# Given data:

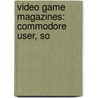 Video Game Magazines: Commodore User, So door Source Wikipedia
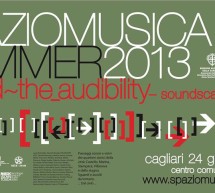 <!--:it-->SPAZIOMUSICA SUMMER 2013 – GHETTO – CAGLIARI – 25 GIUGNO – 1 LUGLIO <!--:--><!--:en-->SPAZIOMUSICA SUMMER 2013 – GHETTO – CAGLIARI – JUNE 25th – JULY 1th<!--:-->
* * *
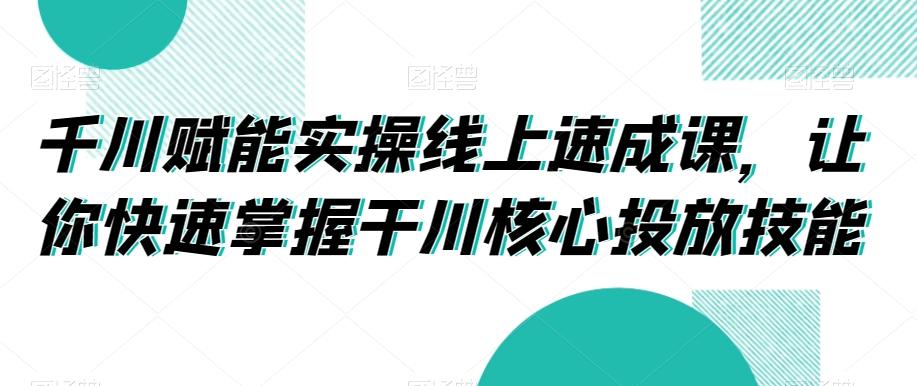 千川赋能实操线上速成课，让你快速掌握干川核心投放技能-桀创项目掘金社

# Task goal:
Above are records; repeat only the lines from the line with "Video Game Magazines: Commodore" through the line with "<!--:it-->SPAZIOMUSICA SUMMER 2013", and leave pictures out.

# Exercise output:
 Video Game Magazines: Commodore User, So door Source Wikipedia
 <!--:it-->SPAZIOMUSICA SUMMER 2013 – GHETTO – CAGLIARI – 25 GIUGNO – 1 LUGLIO <!--:--><!--:en-->SPAZIOMUSICA SUMMER 2013 – GHETTO – CAGLIARI – JUNE 25th – JULY 1th<!--:-->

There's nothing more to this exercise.